Fashioning futures

Uncertainty and young women’s livelihoods in urban Nigeria

Project lead: Juliet Gilbert

Fashioning Futures examines the future-making strategies of single young women as they attempt to grow up into respectable adults in Calabar, southeastern Nigeria. Drawing on 18 months of ethnographic fieldwork, I chart young women’s daily lives across various social spaces of a relatively small city. The city is shaped by Pentecostalism and patriarchal conservatism as well as the fakery, illusion and other uncertainties that have come to characterise Nigeria in recent decades. I show how young women’s ultimate aspiration of receiving a favourable marriage proposition requires them to constantly work on themselves as singletons to fashion themselves as cosmopolitan, socially mobile, stylish and spiritually wealthy young women. But that, often-times, successfully cultivating this image of feminine respectability necessitates them to engage in activities that could tarnish their reputations. Navigating social spaces such as their fathers’ houses, churches, the city’s busy streets, mobile phone communication, sewing shops and beauty parlours, young women – ever under the watchful eyes of others in and beyond the city – must deftly manage their appearances if they are to realise the futures that they believe God has planned for them.

Fashioning Futures makes a much-needed intervention in the masculine-dominated studies of youth in Africa by shedding light on the actions and aspirations of young women, a largely over-looked social group. Doing so, it complicates our understanding of youthhood, both as a time of experience and as an analytical category. For young women, the time of youth is not one of rupture but one of contingency in that this group’s much hoped-for futures depend on how well they manage their reputations as singletons.

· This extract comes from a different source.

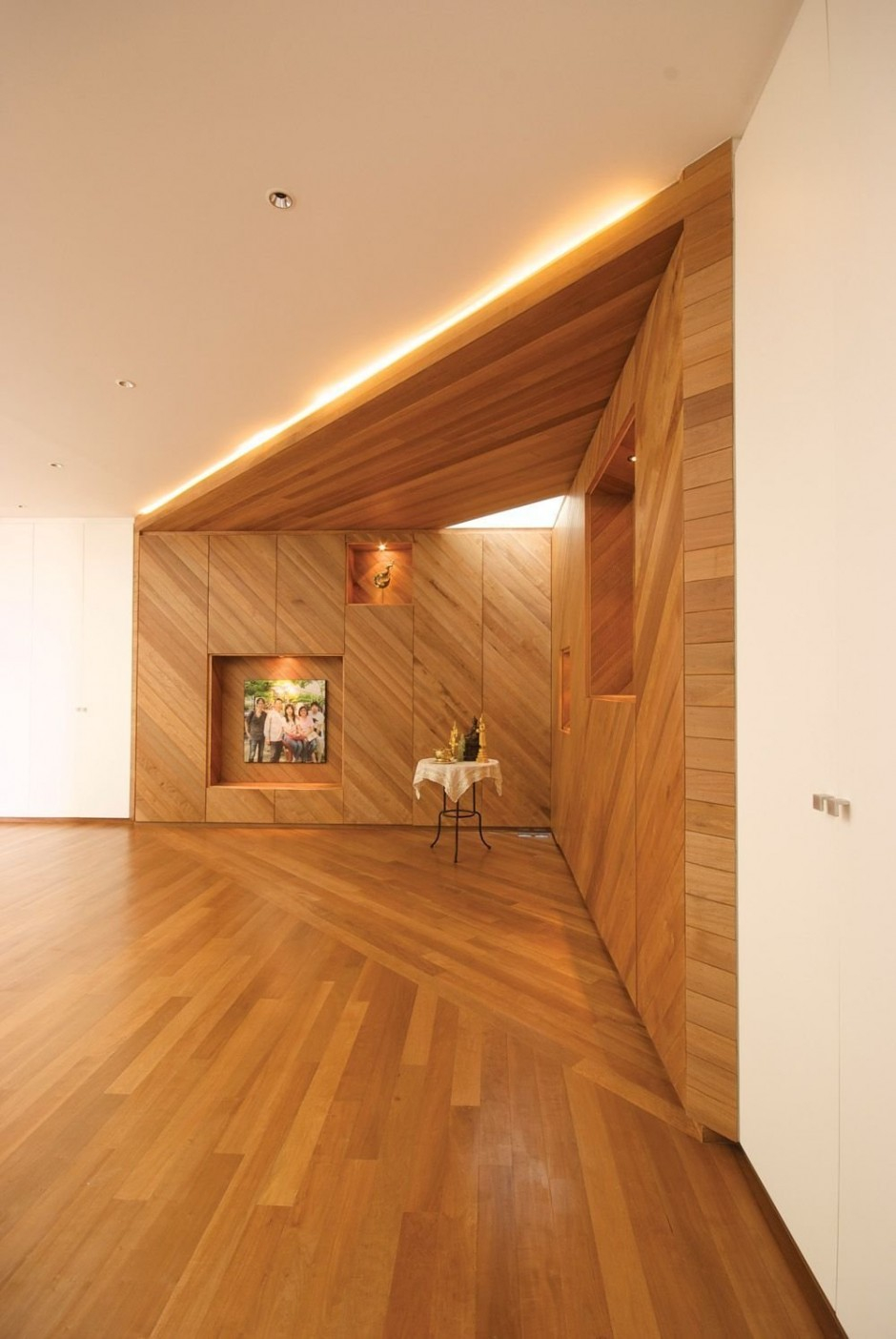 Illuminate Residence Baan Moom HallwayBuilt in Wooden Unit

Crucially, this quest for feminine respectability is not only hampered by the uncertainties of life in urban Nigeria. Some uncertainties, such as illusion, fakery and fraud, can also be a resource for young women to cultivate the success that could lead to a favourable marriage proposition. I show how young women not only grow up amid uncertainty but must also actively engage with it in order to grow up. Fashioning Futures illuminates how young women actively contribute to the inconsistencies of life in urban Nigeria with their own feminized versions of uncertainty.